**TEXTE FOURNI:**
Monsieur le Premier ministre,

Mesdames et Messieurs les membres du Gouvernement ;

Mesdames et Messieurs les responsables du Patronat ;

Mesdames et Messieurs les responsables des Syndicats des Travailleurs du Public et du Privé ;

Mesdames et Messieurs, distingués invités ;

Mes chers Compatriotes,

 

Je vous remercie d’avoir répondu à mon invitation de ce jour.

La Nation gabonaise a pour caractéristique essentielle le dialogue spontané et permanent.

Cette exigence de dialogue a traversé l’ensemble de nos cultures, de notre espace et de notre histoire pour faire désormais partie de nos traditions.

Nous y adhérons tous, et sommes enthousiastes d’y recourir, notamment en ces circonstances marquées par des demandes sociales, et la ferme volonté de l’Etat, d’y répondre avec une efficacité que seul permet le dialogue, dans un esprit républicain, patriotique et responsable.

S’ajoutent à cette valeur ancestrale de référence, les dispositions pertinentes de notre Constitution dont je suis le garant. Je veux ici particulièrement souligner la liberté de conscience, la liberté de pensée, la liberté d’opinion et d’expression.

De même, les dispositions de l’article 1er de notre Constitution consacrent le droit de former des associations, des partis ou formations politiques, des syndicats, des sociétés, des établissements d’intérêt social ainsi que des communautés religieuses, uniquement dans les conditions fixées par la Loi.

La rencontre que j’ai voulue aujourd’hui s’inscrit de fait dans le prolongement et le respect à la fois de nos valeurs traditionnelles et constitutionnelles mais aussi des leçons tirées de vos échanges récents avec les membres du gouvernement et par la suite avec le Premier Ministre, Chef du gouvernement, à qui j’ai demandé d’initier le dialogue avec vous.

**CONSIGNE A:** Renvoyez chaque ligne de la liste qui contient la chaîne "post", en tenant compte des majuscules et des minuscules.
Le discours ci-dessus et la liste qui suit sont deux documents distincts, sans lien entre eux.

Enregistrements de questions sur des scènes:
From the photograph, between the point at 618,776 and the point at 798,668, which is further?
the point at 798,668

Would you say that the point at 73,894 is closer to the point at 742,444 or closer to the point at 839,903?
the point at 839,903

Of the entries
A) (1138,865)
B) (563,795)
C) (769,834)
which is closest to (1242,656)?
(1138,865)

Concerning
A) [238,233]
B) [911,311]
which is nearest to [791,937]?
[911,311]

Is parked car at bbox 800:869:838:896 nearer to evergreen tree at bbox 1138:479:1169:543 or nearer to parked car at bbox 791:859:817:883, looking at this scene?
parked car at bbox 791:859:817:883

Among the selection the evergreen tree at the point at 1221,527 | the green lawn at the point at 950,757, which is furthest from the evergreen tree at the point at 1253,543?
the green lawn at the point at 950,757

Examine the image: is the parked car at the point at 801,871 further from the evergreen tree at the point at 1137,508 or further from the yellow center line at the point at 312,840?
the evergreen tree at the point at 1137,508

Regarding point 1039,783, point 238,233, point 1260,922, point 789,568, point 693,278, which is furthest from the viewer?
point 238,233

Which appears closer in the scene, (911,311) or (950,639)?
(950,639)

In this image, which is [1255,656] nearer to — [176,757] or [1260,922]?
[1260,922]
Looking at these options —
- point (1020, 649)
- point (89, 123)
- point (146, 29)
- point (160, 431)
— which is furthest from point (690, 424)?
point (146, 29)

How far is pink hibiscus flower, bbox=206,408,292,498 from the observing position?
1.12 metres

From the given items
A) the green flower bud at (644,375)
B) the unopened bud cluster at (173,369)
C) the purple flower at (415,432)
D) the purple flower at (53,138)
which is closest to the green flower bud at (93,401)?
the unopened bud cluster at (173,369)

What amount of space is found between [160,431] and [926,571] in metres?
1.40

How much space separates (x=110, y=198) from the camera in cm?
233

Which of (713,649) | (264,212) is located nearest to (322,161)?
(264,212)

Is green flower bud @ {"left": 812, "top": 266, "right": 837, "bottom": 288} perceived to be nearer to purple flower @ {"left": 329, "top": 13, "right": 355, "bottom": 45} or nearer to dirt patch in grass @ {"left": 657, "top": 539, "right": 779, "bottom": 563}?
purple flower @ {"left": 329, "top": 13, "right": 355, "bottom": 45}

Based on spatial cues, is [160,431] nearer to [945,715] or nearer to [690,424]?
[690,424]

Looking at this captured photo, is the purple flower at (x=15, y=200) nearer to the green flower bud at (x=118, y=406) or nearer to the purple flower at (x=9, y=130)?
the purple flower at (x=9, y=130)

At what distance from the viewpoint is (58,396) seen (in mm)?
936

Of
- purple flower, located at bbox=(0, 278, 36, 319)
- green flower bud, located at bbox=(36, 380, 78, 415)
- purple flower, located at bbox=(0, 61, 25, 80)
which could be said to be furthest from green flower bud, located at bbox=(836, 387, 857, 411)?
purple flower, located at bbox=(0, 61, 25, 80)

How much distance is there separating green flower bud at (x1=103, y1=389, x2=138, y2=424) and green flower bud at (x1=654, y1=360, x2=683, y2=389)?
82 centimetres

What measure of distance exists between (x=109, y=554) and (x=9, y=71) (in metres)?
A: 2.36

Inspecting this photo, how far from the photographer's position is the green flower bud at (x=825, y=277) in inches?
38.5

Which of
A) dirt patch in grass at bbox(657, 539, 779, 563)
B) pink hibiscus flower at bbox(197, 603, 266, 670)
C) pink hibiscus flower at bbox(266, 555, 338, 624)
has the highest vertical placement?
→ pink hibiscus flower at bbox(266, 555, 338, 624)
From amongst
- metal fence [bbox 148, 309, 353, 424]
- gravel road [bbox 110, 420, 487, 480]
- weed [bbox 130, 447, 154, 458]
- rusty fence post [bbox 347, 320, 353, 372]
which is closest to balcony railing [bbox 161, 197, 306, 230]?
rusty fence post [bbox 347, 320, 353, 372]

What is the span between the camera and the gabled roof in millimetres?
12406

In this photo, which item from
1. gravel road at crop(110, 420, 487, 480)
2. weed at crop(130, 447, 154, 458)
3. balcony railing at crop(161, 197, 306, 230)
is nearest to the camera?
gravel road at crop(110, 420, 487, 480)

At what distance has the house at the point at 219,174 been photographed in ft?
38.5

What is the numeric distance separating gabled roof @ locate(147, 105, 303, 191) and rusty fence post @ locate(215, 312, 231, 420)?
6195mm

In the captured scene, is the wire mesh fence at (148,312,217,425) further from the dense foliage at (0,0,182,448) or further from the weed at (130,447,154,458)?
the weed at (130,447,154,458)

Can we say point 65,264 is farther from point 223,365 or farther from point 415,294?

**CONSIGNE B:** Prolongez le discours sur le dialogue avec les partenaires sociaux en reprenant juste après sa dernière phrase.

**RÉPONSE A:**
- rusty fence post [bbox 347, 320, 353, 372]
rusty fence post [bbox 347, 320, 353, 372]
What is the numeric distance separating gabled roof @ locate(147, 105, 303, 191) and rusty fence post @ locate(215, 312, 231, 420)?

**RÉPONSE B:**
Un dialogue que je veux franc, constructif et sincère, dépourvu d’arrière-pensées entre partenaires ayant en partage le sens élevé de la Nation.

Il ne s’agit donc pas, comme pourraient l’imaginer certains esprits mal intentionnés, d’un exercice imposé par je ne sais quelles circonstances politiciennes ou conjoncturelles, mais bien de mon engagement à échanger, en temps voulus, avec les forces vives de la Nation, dont vous êtes ici une partie de la représentation.

 

Mes chers compatriotes

Dès le début de mon mandat, et conscient des difficultés auxquelles mes compatriotes étaient confrontés, j’ai pris un certain nombre de mesures visant à améliorer leur pouvoir d’achat et leurs conditions de vie.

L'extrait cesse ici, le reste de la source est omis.